European Commission proposes restrictions on financial practices

RESTRICTIONS on some of the practices blamed for triggering the economic crisis have been put forward by the European Commission as part of a major overhaul package.

They deal with credit default swaps, short selling and the $600 trillion derivatives market, and are designed to make it easier for regulators to detect risk in sovereign debt markets and act.

Outlining the latest tranche of measures, Internal Market Commissioner Michel Barnier said: “No financial market can afford to remain a wild west territory. No player, no market, no territory must remain outside supervision.”

Short selling is the practice of speculators selling securities they do not own with the intention of buying it back at a later point – frequently having acted to devalue the stock. In naked short selling, the seller has not informed the owner he is “borrowing” it.

Under the proposal, all such actions will have to be flagged so that regulators know which transactions are short and investors will have to disclose significant net short positions at 0.2% of issued share capital to the regulator and to the market if it reaches 0.5%.

This should allow regulators to detect any developing risks to the stability of sovereign debt markets, including on those obtained through sovereign credit default swaps, which is regarded as insurance against the risk of default.

In exceptional circumstances regulators would have the power to restrict or ban short selling – a power that varies greatly between member states at present.

National regulators will also be able to restrict short selling until the end of the next trading day on a financial instrument that falls significantly in a day.

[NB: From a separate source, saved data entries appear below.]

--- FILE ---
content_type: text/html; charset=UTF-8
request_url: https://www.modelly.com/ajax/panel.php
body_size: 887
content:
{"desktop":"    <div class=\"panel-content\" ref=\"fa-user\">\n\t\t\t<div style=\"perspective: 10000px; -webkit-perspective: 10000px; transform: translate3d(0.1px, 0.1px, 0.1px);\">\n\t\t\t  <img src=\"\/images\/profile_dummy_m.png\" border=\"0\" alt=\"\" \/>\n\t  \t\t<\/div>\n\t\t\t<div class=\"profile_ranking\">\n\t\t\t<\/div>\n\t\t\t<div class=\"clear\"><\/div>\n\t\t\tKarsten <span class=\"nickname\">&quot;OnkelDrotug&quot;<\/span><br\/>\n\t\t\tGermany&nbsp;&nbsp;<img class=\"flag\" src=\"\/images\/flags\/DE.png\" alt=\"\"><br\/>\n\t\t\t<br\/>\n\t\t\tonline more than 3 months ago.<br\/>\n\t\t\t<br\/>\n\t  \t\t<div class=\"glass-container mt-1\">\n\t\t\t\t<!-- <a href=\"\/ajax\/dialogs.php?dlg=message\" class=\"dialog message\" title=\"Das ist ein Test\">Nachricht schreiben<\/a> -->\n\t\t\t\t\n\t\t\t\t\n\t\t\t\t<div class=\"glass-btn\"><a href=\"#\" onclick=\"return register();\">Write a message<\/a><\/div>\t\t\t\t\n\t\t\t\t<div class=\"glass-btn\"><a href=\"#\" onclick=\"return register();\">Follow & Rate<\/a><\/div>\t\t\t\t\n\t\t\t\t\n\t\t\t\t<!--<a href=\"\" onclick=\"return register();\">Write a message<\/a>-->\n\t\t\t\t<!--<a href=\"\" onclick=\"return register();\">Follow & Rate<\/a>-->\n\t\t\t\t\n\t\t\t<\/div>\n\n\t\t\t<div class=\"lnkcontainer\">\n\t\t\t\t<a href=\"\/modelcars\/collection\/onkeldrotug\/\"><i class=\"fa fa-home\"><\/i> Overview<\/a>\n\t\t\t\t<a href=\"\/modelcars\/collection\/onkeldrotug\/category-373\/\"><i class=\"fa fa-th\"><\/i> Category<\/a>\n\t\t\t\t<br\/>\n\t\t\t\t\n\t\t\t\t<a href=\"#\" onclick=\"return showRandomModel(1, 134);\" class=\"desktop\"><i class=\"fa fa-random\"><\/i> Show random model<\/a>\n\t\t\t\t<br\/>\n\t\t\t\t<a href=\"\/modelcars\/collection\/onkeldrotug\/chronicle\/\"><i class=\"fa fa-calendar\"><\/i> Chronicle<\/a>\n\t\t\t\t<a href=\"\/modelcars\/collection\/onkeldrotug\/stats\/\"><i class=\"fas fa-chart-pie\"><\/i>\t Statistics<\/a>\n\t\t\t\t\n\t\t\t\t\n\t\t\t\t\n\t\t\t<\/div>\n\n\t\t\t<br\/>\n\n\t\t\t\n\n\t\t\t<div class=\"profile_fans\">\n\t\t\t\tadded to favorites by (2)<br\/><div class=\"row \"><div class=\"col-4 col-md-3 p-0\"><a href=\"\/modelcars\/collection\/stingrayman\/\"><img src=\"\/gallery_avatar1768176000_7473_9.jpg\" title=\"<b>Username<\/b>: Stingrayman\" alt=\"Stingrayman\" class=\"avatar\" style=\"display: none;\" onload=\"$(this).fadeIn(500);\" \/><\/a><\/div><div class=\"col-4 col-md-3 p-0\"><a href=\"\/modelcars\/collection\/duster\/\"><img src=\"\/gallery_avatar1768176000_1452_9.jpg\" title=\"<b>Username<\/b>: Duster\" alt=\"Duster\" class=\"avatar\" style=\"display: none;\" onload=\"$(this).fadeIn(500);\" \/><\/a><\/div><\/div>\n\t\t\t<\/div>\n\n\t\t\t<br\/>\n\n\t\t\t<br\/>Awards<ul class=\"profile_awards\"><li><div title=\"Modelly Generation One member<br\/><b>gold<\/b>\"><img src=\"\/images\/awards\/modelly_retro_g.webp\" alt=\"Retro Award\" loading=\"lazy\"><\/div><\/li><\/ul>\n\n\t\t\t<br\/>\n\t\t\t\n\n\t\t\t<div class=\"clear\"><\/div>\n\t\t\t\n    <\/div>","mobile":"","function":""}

“We have to limit the risks of this hyper speculation by shedding light, by forcing people to be transparent. We have to know on all of these markets with the Americans and other regions, who is doing what,” Commissioner Barnier said.

Information on over-the-counter (not through an exchange) derivatives contracts under a second proposal would be reported to trade repositories and be accessible to supervisory authorities.

More information will also be made available to all market participants and standard over the counter derivative contracts will be cleared through central clearing houses to reduce the risk of one party defaulting on the contract.

Dutch MEP Corien Wortmann-Kool, EPP vice-president economy, welcomed the proposals but the smaller Green group said they do not go far enough. The InternationalSecurities Lending Association, a lobby group for the industry, warned it would increase costs for investors.